(Records of labeled boxes)
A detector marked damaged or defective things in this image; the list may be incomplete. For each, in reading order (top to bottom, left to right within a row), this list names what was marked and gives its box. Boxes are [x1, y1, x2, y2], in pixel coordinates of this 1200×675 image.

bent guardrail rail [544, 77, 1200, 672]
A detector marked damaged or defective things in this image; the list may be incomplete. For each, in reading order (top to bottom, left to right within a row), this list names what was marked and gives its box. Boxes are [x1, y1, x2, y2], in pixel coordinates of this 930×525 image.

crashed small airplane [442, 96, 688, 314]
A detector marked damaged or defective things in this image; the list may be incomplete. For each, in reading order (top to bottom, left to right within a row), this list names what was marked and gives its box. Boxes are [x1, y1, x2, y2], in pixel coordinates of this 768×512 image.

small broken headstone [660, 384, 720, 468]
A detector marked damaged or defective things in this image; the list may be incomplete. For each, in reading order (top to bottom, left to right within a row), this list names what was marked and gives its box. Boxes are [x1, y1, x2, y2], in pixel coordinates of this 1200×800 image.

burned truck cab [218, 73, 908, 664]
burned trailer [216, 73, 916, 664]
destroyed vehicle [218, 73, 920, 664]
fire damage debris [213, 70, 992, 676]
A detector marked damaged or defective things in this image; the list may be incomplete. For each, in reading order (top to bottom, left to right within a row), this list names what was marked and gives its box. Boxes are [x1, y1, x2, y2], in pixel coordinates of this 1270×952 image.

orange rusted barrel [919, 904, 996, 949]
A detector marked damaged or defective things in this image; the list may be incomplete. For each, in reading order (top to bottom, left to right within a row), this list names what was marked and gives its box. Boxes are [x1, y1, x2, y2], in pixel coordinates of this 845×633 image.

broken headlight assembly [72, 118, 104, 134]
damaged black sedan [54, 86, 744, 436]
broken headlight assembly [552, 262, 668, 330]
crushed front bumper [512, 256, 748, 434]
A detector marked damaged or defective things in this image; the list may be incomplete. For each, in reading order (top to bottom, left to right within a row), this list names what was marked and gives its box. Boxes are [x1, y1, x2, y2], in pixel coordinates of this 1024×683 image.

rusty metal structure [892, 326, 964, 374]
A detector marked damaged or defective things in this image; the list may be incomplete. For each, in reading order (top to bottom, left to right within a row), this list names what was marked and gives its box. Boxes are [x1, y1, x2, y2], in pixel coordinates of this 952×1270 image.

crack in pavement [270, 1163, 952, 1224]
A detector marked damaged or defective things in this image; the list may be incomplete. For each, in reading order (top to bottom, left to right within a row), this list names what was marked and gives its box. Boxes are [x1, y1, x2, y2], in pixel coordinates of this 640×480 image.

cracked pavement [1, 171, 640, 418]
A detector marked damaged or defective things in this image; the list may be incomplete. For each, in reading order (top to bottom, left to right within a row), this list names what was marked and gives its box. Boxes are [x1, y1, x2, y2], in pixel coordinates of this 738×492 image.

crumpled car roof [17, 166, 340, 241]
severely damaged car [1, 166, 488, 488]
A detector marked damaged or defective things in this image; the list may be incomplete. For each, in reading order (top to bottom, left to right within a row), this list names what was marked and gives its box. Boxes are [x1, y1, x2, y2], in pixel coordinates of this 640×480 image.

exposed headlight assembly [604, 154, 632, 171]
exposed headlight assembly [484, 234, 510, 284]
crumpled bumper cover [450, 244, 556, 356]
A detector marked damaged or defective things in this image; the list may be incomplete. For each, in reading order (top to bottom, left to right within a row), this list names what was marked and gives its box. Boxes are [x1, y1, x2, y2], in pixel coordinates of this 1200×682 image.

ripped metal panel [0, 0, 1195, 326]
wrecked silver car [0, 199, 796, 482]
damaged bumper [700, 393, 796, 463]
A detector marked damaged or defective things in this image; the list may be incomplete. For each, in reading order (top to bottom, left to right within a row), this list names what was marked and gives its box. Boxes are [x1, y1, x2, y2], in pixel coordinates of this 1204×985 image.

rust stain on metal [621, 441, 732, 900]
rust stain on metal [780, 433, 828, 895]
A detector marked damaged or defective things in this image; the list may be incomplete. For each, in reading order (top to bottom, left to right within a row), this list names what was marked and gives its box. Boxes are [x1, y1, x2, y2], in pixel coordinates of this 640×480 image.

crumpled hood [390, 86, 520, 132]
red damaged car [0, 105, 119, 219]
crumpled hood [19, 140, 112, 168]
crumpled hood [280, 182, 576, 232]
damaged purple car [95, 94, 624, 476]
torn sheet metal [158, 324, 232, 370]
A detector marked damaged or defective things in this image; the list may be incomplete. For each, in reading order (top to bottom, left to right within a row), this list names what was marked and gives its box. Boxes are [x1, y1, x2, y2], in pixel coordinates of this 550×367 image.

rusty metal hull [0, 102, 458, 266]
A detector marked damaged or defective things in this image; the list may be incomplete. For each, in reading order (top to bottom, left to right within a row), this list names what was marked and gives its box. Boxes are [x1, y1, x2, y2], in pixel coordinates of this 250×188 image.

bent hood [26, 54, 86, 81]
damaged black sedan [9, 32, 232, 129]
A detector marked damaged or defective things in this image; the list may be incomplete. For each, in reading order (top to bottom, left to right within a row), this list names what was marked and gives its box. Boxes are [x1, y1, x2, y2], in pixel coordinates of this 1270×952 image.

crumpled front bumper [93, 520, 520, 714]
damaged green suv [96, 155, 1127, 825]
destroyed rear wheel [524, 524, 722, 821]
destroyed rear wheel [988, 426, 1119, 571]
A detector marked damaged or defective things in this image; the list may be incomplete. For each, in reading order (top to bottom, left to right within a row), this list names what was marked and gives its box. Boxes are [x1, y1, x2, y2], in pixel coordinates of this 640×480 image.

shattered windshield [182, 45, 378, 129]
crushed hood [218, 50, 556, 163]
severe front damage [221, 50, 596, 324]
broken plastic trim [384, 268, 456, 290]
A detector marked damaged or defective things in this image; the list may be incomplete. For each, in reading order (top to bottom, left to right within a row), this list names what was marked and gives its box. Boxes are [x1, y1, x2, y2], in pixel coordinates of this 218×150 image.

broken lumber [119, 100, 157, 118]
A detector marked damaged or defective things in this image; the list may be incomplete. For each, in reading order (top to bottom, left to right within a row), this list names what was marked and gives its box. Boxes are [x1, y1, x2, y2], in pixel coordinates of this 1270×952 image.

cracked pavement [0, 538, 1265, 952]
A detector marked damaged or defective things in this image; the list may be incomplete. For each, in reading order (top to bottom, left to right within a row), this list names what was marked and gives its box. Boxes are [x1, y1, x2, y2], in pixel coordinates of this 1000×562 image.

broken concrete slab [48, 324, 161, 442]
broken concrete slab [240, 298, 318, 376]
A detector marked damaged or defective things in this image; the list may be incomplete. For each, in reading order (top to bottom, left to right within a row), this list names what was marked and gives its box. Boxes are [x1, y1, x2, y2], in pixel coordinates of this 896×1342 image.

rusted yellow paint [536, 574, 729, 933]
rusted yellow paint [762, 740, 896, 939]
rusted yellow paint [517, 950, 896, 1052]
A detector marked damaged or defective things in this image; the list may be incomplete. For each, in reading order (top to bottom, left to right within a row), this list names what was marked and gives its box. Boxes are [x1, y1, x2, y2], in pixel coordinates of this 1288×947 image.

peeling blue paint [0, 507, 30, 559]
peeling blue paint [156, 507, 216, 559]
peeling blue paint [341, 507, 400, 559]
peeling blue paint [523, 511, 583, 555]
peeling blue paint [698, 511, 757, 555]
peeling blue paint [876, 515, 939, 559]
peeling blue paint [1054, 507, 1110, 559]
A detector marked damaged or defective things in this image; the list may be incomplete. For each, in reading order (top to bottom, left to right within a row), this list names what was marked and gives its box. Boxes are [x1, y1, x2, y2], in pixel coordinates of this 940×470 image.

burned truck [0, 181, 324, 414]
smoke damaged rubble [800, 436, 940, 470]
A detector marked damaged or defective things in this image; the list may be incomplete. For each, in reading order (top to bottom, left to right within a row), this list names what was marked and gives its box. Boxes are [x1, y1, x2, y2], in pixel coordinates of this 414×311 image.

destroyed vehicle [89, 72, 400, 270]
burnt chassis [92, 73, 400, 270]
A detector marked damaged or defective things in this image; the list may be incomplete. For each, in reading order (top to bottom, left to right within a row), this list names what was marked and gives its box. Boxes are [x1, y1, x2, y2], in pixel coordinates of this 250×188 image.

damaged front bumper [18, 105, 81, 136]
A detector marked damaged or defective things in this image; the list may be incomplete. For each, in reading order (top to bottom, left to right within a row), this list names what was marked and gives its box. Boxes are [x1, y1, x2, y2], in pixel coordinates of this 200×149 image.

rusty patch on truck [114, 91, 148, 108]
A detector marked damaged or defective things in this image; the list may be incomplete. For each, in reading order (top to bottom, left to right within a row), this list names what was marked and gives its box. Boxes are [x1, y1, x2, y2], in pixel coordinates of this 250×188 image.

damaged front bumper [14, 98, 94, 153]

## Request
Repeat the lines above exactly, starting at the beginning of the entries and ending at the line that contains "small broken headstone [660, 384, 720, 468]".

## Exercise answer
A detector marked damaged or defective things in this image; the list may be incomplete. For each, in reading order (top to bottom, left to right within a row), this list names what was marked and gives its box. Boxes are [x1, y1, x2, y2], in pixel coordinates of this 1200×675 image.

bent guardrail rail [544, 77, 1200, 672]
A detector marked damaged or defective things in this image; the list may be incomplete. For each, in reading order (top to bottom, left to right within a row), this list names what was marked and gives its box. Boxes are [x1, y1, x2, y2], in pixel coordinates of this 930×525 image.

crashed small airplane [442, 96, 688, 314]
A detector marked damaged or defective things in this image; the list may be incomplete. For each, in reading order (top to bottom, left to right within a row), this list names what was marked and gives its box. Boxes are [x1, y1, x2, y2], in pixel coordinates of this 768×512 image.

small broken headstone [660, 384, 720, 468]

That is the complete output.